#### WHAT IS EXPECTED:
Exactly reproduce the lines from the line that has "From what you" down to the last line of the entries, inclusive.

[Records of spatial reasoning questions]

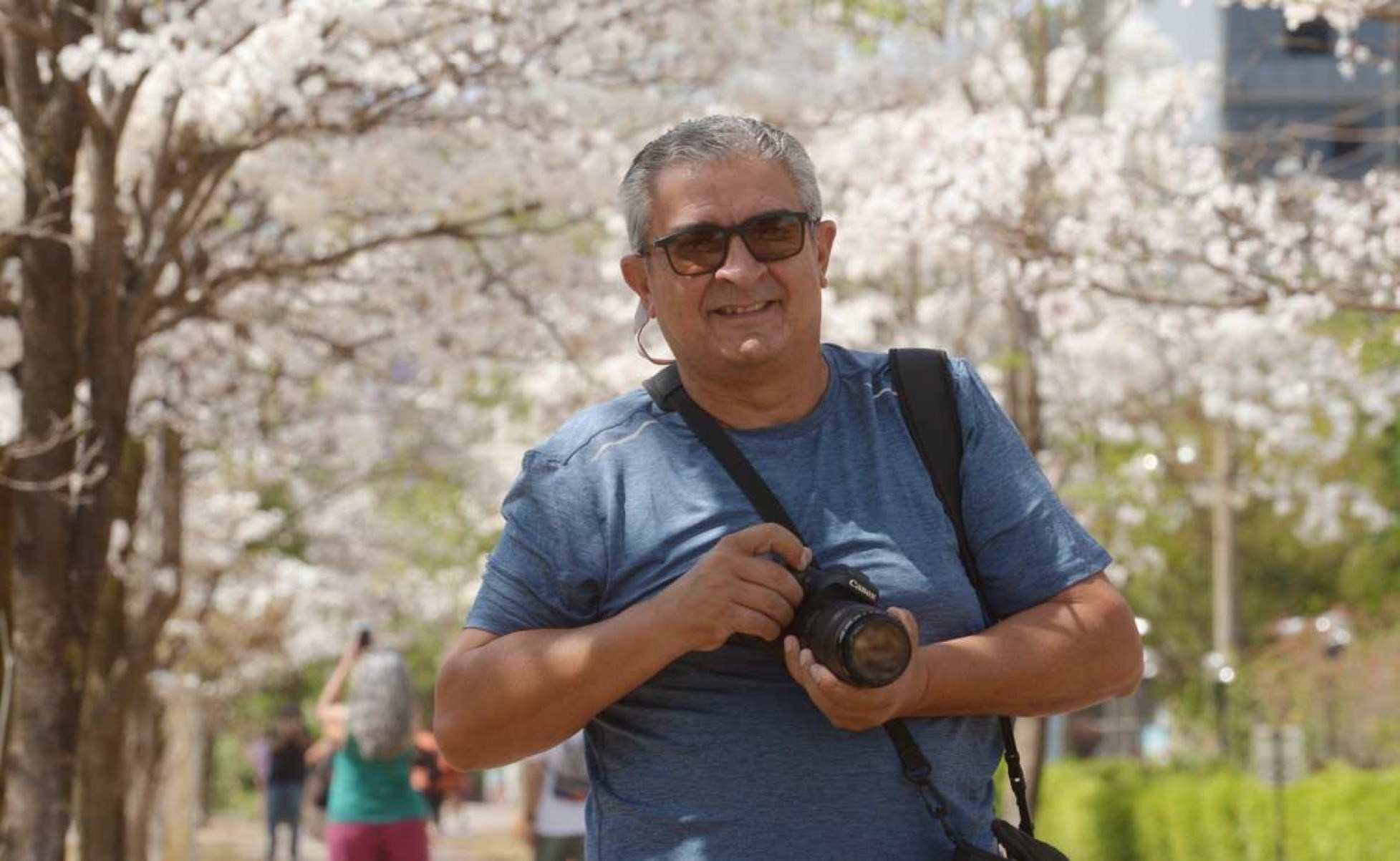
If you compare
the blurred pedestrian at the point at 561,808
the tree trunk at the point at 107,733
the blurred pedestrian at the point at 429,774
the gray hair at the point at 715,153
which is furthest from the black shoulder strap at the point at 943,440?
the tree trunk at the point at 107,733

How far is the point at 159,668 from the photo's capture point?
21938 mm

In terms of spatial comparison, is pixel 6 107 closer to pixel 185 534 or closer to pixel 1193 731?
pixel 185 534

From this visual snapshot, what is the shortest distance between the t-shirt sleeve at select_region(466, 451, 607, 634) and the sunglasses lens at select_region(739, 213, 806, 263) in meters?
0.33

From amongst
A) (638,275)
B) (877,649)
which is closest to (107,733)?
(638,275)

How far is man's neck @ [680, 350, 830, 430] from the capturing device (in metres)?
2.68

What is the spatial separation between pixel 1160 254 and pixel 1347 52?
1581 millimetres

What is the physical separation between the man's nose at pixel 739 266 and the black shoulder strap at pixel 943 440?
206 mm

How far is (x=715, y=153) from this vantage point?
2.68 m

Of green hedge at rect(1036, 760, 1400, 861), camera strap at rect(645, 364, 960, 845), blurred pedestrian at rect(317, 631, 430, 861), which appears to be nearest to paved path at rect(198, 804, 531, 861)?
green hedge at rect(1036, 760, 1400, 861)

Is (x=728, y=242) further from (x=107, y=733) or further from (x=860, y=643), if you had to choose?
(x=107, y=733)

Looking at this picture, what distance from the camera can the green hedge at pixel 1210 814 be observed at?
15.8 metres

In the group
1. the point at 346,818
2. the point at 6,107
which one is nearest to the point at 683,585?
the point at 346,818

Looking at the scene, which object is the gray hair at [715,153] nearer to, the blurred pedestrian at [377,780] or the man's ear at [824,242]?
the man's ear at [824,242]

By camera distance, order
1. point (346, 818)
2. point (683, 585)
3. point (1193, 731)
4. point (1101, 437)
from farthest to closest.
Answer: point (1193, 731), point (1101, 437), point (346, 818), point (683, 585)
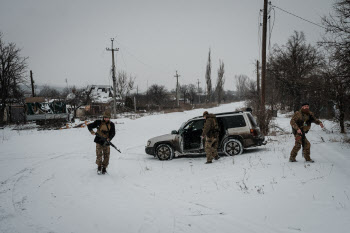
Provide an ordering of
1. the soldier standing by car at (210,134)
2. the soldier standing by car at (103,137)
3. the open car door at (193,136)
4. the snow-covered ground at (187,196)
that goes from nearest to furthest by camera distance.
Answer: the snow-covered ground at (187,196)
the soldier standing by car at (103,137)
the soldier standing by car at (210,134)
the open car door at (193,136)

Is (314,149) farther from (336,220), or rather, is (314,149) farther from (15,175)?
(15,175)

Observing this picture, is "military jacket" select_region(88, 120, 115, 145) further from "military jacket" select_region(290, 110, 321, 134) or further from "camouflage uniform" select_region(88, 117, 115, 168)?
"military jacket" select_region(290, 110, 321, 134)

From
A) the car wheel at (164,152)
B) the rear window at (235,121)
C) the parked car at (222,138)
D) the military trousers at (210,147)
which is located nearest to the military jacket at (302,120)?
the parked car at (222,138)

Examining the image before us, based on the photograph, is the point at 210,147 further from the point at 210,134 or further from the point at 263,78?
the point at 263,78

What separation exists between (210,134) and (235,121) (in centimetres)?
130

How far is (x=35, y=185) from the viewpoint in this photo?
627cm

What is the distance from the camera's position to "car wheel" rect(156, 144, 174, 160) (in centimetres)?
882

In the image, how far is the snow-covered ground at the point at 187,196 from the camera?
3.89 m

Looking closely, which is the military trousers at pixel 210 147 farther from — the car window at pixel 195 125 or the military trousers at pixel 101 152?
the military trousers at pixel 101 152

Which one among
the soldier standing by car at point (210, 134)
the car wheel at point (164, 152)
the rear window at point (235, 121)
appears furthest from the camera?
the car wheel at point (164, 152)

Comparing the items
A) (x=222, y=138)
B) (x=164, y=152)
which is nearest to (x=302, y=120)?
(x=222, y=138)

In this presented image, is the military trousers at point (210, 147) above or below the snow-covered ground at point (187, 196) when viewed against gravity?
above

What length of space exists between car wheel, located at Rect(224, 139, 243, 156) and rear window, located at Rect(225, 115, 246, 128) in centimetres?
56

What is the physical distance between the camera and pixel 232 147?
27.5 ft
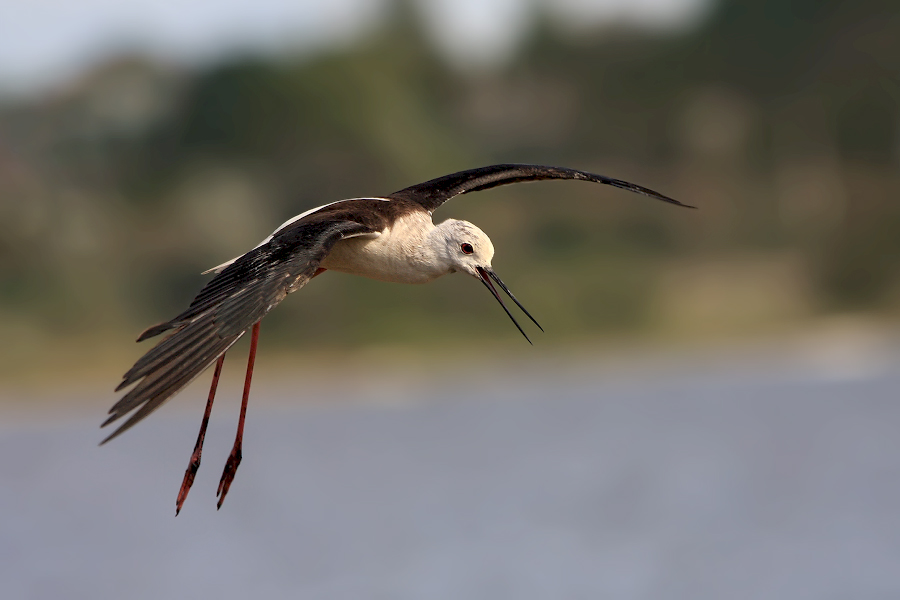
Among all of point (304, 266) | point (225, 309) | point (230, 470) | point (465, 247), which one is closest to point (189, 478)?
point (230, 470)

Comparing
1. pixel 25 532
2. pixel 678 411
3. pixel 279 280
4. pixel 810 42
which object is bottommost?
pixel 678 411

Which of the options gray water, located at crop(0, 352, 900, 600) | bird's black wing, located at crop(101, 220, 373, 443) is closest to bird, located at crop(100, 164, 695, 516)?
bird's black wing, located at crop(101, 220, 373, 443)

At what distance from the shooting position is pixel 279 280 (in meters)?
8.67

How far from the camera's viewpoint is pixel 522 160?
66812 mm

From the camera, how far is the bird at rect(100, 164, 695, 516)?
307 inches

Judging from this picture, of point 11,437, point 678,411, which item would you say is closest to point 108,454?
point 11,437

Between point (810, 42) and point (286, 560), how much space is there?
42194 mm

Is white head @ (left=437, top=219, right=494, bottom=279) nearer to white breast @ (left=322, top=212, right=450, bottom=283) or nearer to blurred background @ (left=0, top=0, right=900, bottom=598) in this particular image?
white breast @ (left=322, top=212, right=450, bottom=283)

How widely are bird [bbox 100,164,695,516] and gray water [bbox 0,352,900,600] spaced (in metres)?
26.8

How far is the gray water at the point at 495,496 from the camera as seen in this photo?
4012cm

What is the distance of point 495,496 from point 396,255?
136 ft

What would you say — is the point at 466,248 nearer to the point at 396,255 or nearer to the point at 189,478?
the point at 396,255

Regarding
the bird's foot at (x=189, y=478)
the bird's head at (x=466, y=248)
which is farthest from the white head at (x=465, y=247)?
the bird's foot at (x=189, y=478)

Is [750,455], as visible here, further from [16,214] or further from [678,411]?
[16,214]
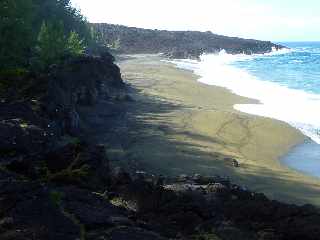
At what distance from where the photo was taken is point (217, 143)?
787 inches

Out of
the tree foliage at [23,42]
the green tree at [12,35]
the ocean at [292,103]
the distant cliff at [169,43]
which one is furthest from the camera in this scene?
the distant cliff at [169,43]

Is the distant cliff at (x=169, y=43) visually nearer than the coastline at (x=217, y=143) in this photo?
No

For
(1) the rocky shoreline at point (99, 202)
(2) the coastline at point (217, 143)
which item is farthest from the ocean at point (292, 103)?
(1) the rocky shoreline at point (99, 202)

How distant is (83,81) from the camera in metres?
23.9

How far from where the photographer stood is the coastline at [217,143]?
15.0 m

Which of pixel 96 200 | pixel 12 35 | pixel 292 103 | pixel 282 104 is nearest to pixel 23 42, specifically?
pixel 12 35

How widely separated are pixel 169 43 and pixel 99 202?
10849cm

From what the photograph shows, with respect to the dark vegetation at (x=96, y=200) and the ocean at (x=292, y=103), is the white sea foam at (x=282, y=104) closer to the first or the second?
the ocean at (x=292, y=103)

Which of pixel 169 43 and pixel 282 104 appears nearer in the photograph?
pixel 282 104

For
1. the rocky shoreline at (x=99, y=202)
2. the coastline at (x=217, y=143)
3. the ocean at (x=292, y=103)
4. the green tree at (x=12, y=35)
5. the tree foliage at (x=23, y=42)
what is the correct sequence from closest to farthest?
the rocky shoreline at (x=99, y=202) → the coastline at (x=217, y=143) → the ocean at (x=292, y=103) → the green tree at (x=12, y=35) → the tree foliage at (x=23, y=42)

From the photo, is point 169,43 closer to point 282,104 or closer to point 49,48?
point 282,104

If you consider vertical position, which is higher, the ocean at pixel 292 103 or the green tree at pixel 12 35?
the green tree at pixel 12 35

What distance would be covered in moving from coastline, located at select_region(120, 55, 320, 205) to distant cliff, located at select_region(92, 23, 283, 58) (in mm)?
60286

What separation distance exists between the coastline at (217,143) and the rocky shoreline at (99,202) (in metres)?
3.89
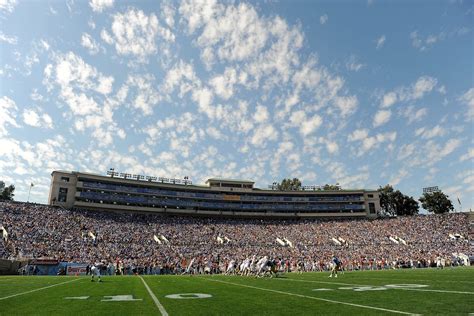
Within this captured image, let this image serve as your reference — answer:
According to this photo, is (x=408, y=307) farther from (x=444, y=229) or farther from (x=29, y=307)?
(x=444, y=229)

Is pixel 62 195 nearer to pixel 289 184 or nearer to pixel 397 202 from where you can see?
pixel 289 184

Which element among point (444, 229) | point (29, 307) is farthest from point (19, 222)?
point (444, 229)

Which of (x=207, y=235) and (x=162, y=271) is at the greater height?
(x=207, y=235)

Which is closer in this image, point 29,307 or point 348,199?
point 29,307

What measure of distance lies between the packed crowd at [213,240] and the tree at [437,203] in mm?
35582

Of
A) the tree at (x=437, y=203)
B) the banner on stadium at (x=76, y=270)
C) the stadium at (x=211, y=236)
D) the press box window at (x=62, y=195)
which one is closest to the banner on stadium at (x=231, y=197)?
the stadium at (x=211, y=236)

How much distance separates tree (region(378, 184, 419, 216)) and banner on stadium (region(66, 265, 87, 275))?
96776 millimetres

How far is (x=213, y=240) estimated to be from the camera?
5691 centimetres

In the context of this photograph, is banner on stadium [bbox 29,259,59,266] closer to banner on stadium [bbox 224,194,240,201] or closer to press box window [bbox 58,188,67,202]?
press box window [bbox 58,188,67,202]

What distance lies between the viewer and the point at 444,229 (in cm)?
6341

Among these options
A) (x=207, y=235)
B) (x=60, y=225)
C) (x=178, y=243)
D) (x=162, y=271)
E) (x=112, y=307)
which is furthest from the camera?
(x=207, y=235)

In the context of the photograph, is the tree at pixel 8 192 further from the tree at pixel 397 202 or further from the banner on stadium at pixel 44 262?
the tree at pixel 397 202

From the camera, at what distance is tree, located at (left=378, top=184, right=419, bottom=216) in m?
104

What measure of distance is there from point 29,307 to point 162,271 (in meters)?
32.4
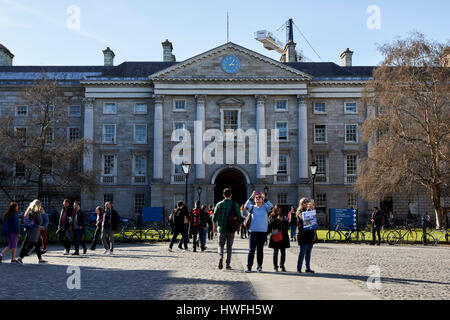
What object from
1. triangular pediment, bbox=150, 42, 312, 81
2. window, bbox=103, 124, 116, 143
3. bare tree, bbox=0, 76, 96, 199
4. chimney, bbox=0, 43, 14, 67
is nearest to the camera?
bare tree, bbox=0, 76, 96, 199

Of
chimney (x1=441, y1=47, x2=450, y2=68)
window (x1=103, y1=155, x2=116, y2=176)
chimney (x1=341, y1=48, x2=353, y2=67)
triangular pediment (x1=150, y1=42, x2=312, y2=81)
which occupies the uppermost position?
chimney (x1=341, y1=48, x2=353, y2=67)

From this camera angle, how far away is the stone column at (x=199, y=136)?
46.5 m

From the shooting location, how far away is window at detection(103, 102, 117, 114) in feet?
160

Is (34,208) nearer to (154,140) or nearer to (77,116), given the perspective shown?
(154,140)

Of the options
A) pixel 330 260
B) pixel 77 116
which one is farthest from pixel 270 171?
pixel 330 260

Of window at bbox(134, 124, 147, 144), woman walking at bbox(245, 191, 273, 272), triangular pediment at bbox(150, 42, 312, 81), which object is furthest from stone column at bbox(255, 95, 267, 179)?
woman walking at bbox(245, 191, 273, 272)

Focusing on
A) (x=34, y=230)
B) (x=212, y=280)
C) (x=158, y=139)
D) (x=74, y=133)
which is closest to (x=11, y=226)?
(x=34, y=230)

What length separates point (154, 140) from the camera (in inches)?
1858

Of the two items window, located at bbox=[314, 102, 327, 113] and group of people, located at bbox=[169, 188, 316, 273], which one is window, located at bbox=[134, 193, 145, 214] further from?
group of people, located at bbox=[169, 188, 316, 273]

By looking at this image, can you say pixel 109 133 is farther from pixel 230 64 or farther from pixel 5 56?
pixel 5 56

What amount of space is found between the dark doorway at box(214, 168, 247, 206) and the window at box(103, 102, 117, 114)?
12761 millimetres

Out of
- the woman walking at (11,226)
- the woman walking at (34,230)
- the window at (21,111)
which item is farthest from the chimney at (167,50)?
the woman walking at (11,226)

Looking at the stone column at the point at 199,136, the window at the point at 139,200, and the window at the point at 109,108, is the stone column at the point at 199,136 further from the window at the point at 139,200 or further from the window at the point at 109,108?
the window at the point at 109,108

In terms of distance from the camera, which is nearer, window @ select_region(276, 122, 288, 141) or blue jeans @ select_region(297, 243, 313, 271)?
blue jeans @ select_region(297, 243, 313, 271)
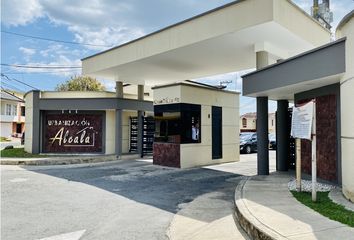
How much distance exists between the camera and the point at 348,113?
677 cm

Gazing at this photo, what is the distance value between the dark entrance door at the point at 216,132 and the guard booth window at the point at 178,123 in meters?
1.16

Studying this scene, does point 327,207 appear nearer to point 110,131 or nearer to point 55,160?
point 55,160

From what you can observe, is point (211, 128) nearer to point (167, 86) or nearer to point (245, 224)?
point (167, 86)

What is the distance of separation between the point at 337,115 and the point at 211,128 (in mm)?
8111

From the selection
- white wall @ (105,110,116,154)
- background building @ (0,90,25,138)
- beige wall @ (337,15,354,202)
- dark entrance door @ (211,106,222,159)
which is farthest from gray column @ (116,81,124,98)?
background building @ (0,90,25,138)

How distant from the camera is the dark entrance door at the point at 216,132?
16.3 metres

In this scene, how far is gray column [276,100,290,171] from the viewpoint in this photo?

#### WRITTEN REPLY:
From what you can observe, is point (211, 128) nearer to point (167, 86) or nearer to point (245, 224)?
point (167, 86)

What is the distance of separation between the point at 337,115 and the point at 211,128 (in mm)?
8111

From the selection
- white wall @ (105,110,116,154)
- background building @ (0,90,25,138)
- beige wall @ (337,15,354,202)
- dark entrance door @ (211,106,222,159)
which is farthest from gray column @ (116,81,124,98)?
background building @ (0,90,25,138)

How distant from the camera is the dark entrance door at the point at 216,132?
16.3 metres

In this scene, how far is gray column [276,100,290,171] from the viewpoint in this photo?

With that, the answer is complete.